The reason why Klak et al. erected only one new genus, for a species they seem to hold very close to their scientific hearts, and not directly the other subgenera (to ensure holophyly irrespective of the placement of the root), is not that they are harder to grasp, most of them are phenotypically as coherent as they are genetically (see Liede-Schumann et al. 2020). There only one problem, a most unfortunate one (regarding priority and stuff): subgenus Drosanthemum, the morpho-systematic group including the type species of the genus. While genetically coherent, it's morphologically hard to diagnose (as a holophylum, very easy as an explicit paraphylum), possibly showing a primitive (most “plesiomorphic”) phenotype. They simply may have not evolved as much as others of the genus: that Clade I and III have similar morphologies because of genus' symplesiomorphies.

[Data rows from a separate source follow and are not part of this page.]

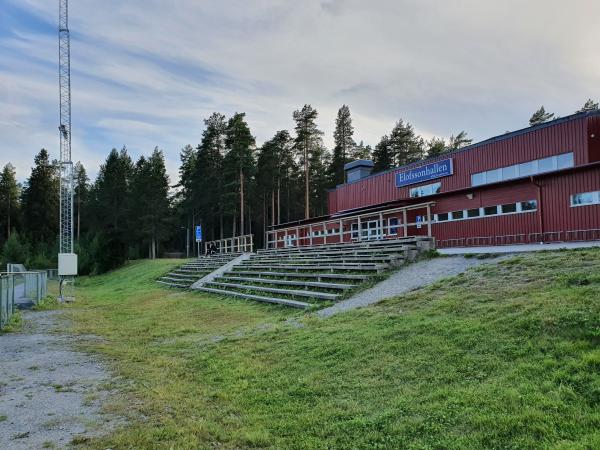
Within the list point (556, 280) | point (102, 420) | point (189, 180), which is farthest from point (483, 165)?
point (189, 180)

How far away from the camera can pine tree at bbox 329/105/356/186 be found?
57812 millimetres

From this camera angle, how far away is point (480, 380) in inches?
200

Some a their species (coincidence or not?) have an ITS sequence which is identical to the consensus of all Drosanthemeae…

But, with respect to the root-position ambiguity rather than dismissing it (based on one's biased cladogram), they could have suggested to split the genus into seven probably holophyletic genera.

Seven genera would not be so weird: remember, genetically the Drosanthemeae can easily compete with the many genera of the Ruschieae, their sister clade, sequenced by Klak et al. Splitting this genus into seven genera may even better reflect its genetic diversity than keeping those lineages in one, just because their morphology is less diverse. Why they didn't do that? My guess, because that would have required to put some real work – priorities, diagnoses and all – and thinking – acknowledging that it's difficult to infer a root in a fast ancient radiation setting – into the paper, they were busy to publish, without the risk of any real review, in PhytoTaxa.